While the government wants to boost domestic production as part of Make in India and reduce reliance on imports from China, the PMO is unhappy with the cluster approach for boosting bulk drug production, planned under the draft note.
“The draft note on the new bulk drug policy has come back from the PMO. They want few major changes as the PMO does not find much merit in creating pharma clusters,” a senior official DoP said. “The department will start work on the policy again and may send the revised note by October.”

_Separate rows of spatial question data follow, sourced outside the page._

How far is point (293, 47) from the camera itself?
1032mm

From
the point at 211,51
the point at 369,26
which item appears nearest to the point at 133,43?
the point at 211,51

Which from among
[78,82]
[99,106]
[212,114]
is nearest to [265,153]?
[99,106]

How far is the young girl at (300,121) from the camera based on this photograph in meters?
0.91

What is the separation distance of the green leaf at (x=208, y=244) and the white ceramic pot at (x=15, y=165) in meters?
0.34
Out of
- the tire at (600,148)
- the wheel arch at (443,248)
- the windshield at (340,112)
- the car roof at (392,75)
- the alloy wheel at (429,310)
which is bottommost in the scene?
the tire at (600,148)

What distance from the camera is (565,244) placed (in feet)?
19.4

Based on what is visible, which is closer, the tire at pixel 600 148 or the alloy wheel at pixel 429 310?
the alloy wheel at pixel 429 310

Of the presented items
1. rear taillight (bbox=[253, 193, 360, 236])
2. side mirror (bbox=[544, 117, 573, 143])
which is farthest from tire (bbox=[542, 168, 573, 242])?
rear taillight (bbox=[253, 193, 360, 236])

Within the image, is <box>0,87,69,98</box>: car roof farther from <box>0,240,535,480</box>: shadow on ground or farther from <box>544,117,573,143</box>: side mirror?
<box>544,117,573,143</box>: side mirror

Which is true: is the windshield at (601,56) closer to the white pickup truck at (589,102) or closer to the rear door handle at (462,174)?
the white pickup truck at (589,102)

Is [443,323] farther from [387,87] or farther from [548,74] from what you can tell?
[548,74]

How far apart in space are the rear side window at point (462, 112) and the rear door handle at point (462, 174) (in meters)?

HT first reported on June 15 about that the government’s proposed plan to create mega parks for pharma clusters through special purpose vehicles (SPVs), which would be provided with a host of incentives for manufacturers, including a 15-year tax holiday, allocation of coal and electricity at concessional rates, soft loans to the industry through interest subsidy of 5% and income tax benefits for an initial period of 10 years. “The government is planning to invest over Rs 5,000 crore for the establishment of bulk drug cluster parks,” the official, who was closely engaged in drafting the new policy, had told HT earlier.
The government has already declared 2015 as the ‘Bulk Drugs Year’.
“With an aim to strengthen the ‘Make in India’ initiative, we are targeting to produce 100% of bulk drugs domestically and stop active pharmaceutical ingredient (API) imports from China in the next two to three years,” Hansraj Gangaram Ahir, minister of state, chemicals and fertilisers, had earlier told HT.